Gaussian Quadrature for Numerically Computing Improper Integrals

Definition ¹

Gauss-Chebyshev Quadrature

$$ \int_{-1}^{1} {{ 1 } \over { \sqrt{1 - x^2 } }} f(x) dx \approx \sum_{i=1}^{n} w_{i} f( x_{i} ) $$ $$ w_{i} = {{ \pi } \over { n }} $$ Here, $x_{i}$s are the Chebyshev nodes that satisfy $T_{n}(x) = 0$.

Gauss-Laguerre Quadrature

$$ \int_{0}^{\infty} e^{-x} f(x) dx \approx \sum_{i=1}^{n} w_{i} f( x_{i} ) $$ $$ w_{i} = {{ x_{i} } \over { (n+1)^2 \left[ L_{n+1} (x_{i} ) \right]^2 }} $$ Here, $x_{i}$s are the Laguerre nodes that satisfy $L_{n}(x) = 0$.

Gauss-Hermite Quadrature

$$ \int_{-\infty}^{\infty} e^{-x^2} f(x) dx \approx \sum_{i=1}^{n} w_{i} f( x_{i} ) $$ $$ w_{i} = {{ 2^{n-1} n! \sqrt{ \pi } } \over { n^2 \left[ H_{n-1} (x_{i} ) \right]^2 }} $$ Here, $x_{i}$s are the Hermite nodes that satisfy $H_{n} (x) = 0$.

Explanation

The Gauss quadrature is excellent in itself, and it can perform calculations even when the integration range is infinitely given, by choosing nodes wisely.

For improper integrals, if $f$ does not contain $\displaystyle {{ 1 } \over { \sqrt{1-x^2} }}$, $e^{-x}$, $e^{-x^2}$, you can use the trick of making $g$ as follows. $$ \begin{align*} \int_{0}^{\infty} f(x) dx =& \int_{0}^{\infty} f(x) e^{x} e^{-x} dx \\ =& \int_{0}^{\infty} g(x) e^{-x} dx \end{align*} $$ Let’s look at the motive of the Gauss-Chebyshev quadrature.
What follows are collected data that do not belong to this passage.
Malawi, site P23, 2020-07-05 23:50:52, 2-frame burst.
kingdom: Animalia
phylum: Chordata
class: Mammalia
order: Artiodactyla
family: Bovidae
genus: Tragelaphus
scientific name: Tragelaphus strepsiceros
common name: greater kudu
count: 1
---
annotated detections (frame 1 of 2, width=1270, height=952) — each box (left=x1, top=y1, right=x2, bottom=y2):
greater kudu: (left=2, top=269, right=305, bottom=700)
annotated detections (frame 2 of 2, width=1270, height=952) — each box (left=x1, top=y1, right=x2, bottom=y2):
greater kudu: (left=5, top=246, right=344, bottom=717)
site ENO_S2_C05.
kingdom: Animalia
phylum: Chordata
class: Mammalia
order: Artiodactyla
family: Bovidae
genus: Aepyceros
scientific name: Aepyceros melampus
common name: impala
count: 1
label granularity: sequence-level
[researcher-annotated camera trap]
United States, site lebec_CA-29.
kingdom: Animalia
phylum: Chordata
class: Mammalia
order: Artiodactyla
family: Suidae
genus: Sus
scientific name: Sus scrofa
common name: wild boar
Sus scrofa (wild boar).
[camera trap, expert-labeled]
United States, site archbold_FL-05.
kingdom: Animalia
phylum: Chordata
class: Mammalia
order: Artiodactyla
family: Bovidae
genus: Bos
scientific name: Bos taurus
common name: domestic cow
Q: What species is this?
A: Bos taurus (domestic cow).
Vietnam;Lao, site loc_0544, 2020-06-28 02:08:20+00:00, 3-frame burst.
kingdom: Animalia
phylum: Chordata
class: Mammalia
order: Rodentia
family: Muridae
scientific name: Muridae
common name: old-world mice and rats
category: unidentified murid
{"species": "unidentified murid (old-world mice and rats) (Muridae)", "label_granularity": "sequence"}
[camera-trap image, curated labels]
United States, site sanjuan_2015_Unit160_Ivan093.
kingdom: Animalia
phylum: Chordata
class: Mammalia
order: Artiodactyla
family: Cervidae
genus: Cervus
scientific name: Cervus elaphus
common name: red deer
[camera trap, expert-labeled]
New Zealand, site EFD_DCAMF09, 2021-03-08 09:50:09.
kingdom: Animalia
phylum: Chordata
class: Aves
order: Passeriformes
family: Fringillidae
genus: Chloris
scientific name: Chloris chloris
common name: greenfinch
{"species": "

Chebyshev nodes are given as follows. $$ x_{i} = \cos \left( {{ 2i-1 } \over { 2n }} \pi \right) $$ Of course, these nodes are discrete, but if viewed continuously, it can be accepted as variable substitution as follows. $$ \begin{align*} dx =& - \pi \sin \pi t dt \\ =& - \pi \sqrt{1 - x^2 } dt \end{align*} $$ When performing such substitution integration, $$ \begin{align*} \int_{-1}^{1} {{ 1 } \over { \sqrt{1 - x^2 } }} f(x) dx =& - \pi \int_{1}^{0} {{ 1 } \over { \sqrt{1 - x^2 } }} f(x) \sqrt{1 - x^2 } dt \\ =& \pi \int_{0}^{1} f \left( \cos ( \pi t ) \right) dt \\ \approx & \pi {{ 1 } \over { n }} \sum_{i=1}^{n} f \left( \cos \left( {{ 2 i - 1 } \over { 2n }} \pi \right) \right) \end{align*} $$ Of course, this is not an accurate derivation, and it is not necessarily related to the Gauss quadrature either. The purpose of the above formula development is to verify that the idea of choosing special nodes can be similar to substitution.